**PROBLEM TO WORK ON:** Your copy should match the records exactly, except that it contains no pictures.

*** Opening of EXTRACTED MATERIAL ***

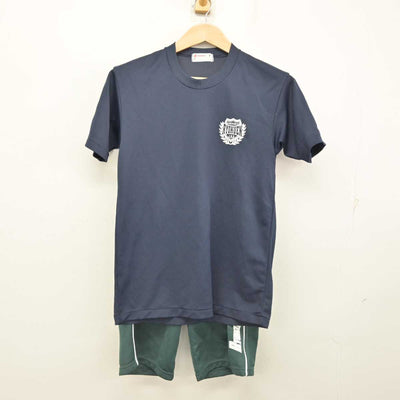 【中古】北海道 緑園中学校 女子制服 3点 (ジャージ 上・体操服 上・体操服 下) sf087788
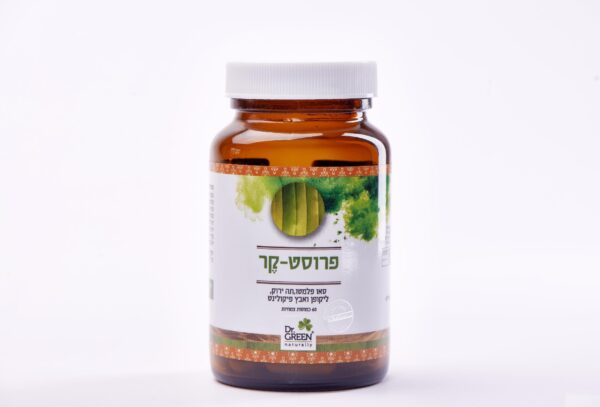 גרין פרוסט-קר- 60 כמוסות צמחיות- Dr green
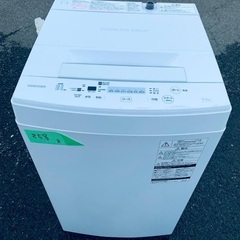 限界価格挑戦！！新生活家電♬♬洗濯機/冷蔵庫♬84の画像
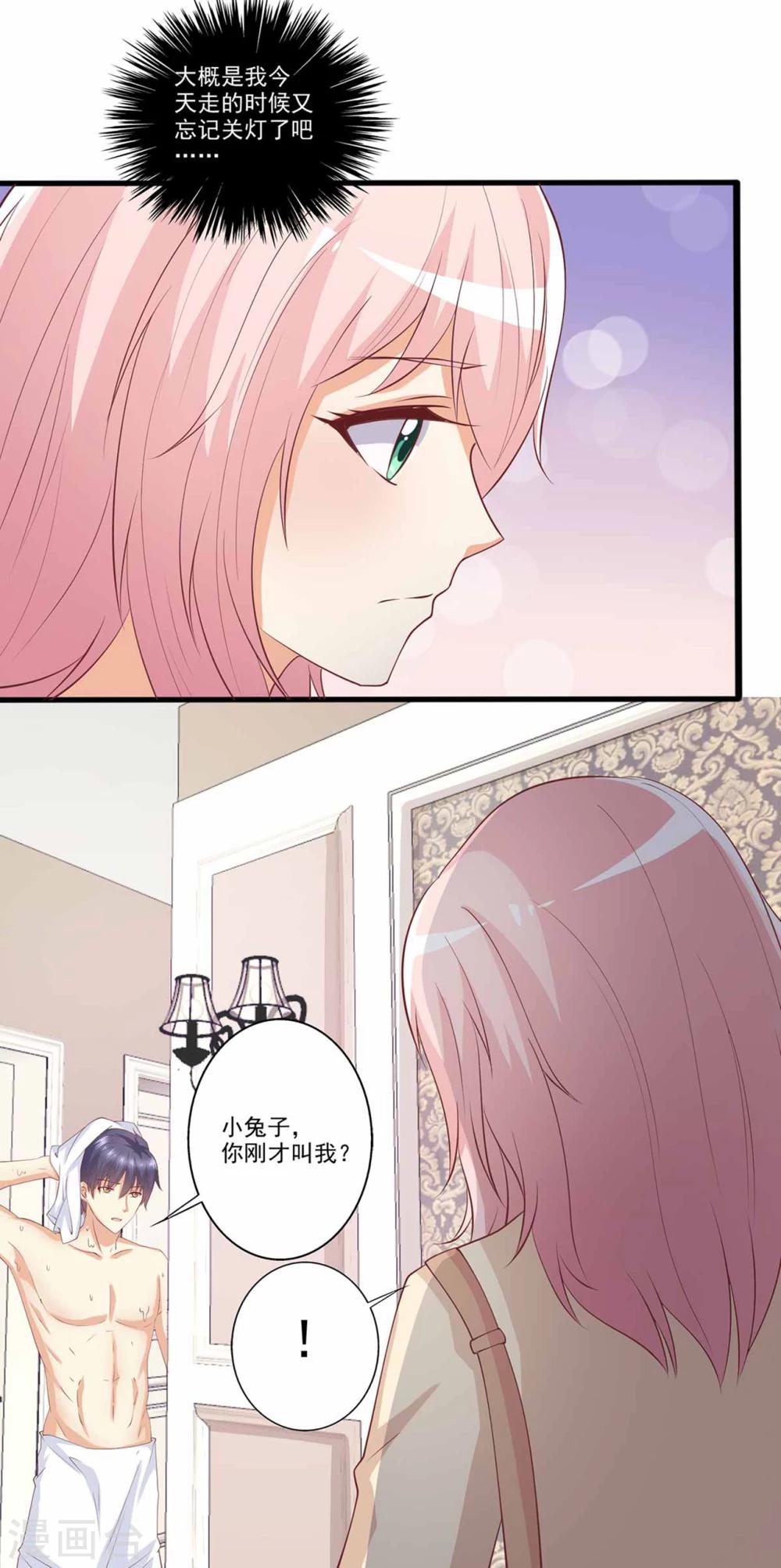 第42话 为了小兔子！-第43话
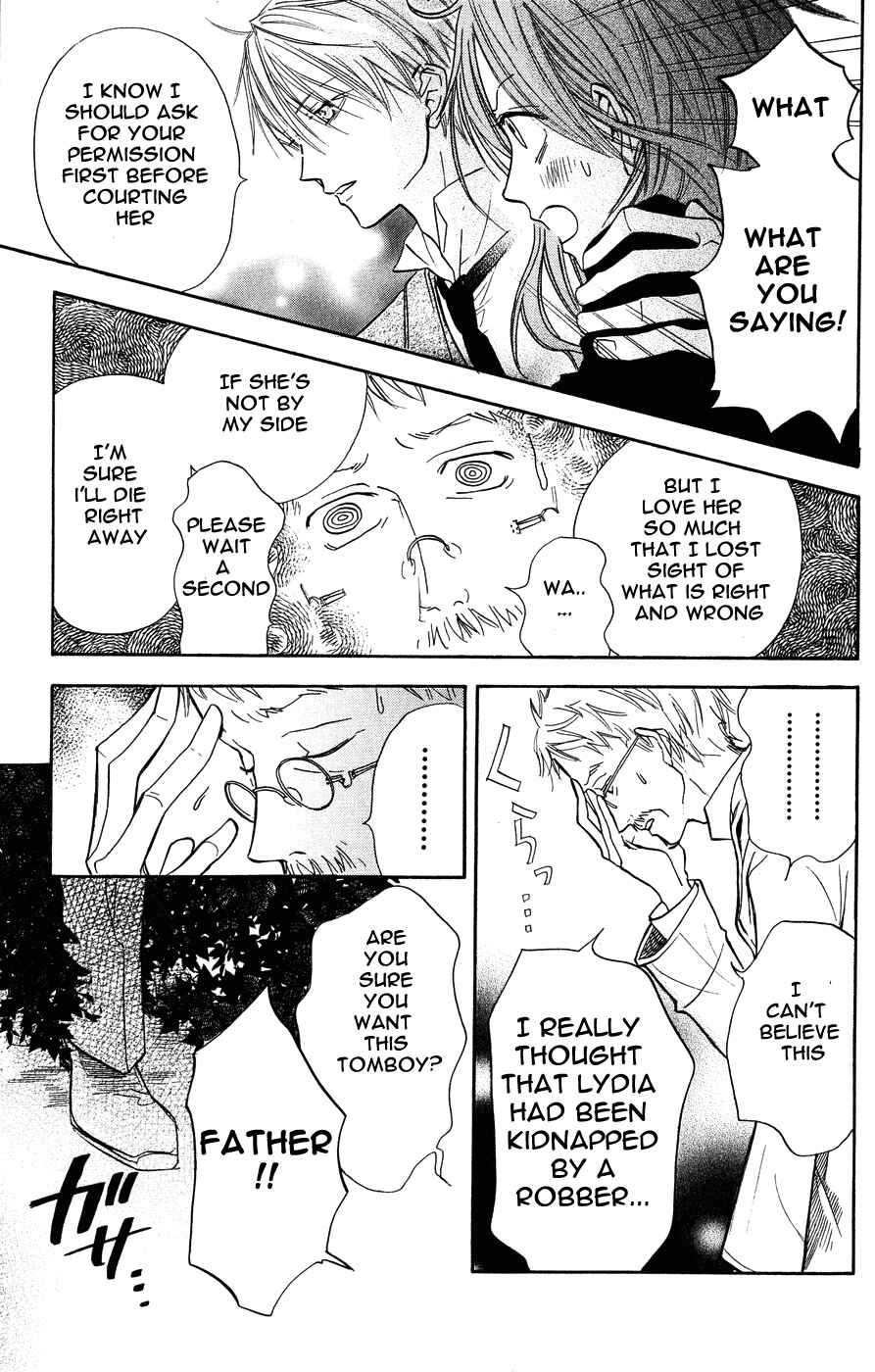 Page 8 Chapter 6 Hakushaku to Yousei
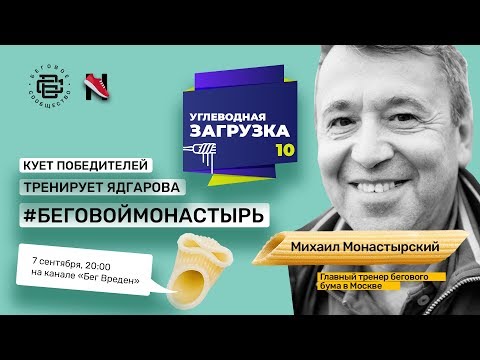 Видео: Почему вы должны обратить внимание на неделю осознания психического здоровья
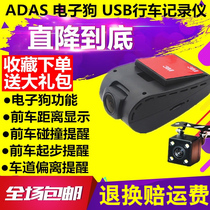 Driving recorder reversing Rear View all-in-one machine ADAS lane departure from Android large screen navigation USB recorder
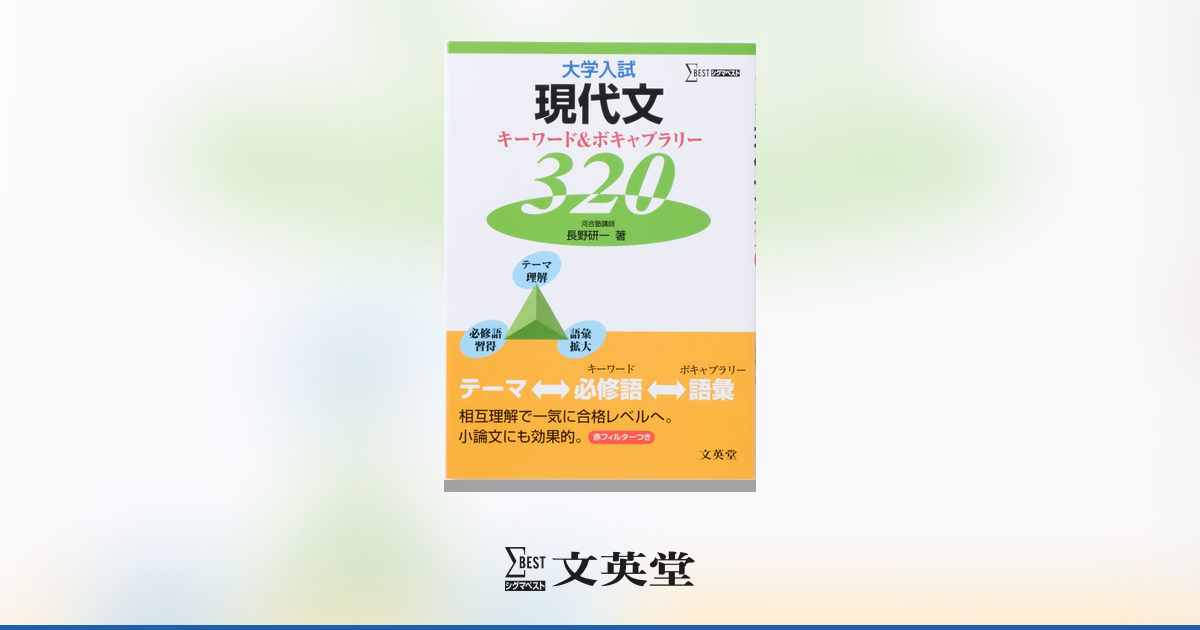 大学入試 現代文 キーワード&ボキャブラリー320 | 市販参考書・問題集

*** Close of EXTRACTED MATERIAL ***

**YOUR RESPONSE:**
 【中古】北海道 緑園中学校 女子制服 3点 (ジャージ 上・体操服 上・体操服 下) sf087788
 גרין פרוסט-קר- 60 כמוסות צמחיות- Dr green
 限界価格挑戦！！新生活家電♬♬洗濯機/冷蔵庫♬84の画像
 第42话 为了小兔子！-第43话
 Page 8 Chapter 6 Hakushaku to Yousei
 Видео: Почему вы должны обратить внимание на неделю осознания психического здоровья
 Driving recorder reversing Rear View all-in-one machine ADAS lane departure from Android large screen navigation USB recorder
 大学入試 現代文 キーワード&ボキャブラリー320 | 市販参考書・問題集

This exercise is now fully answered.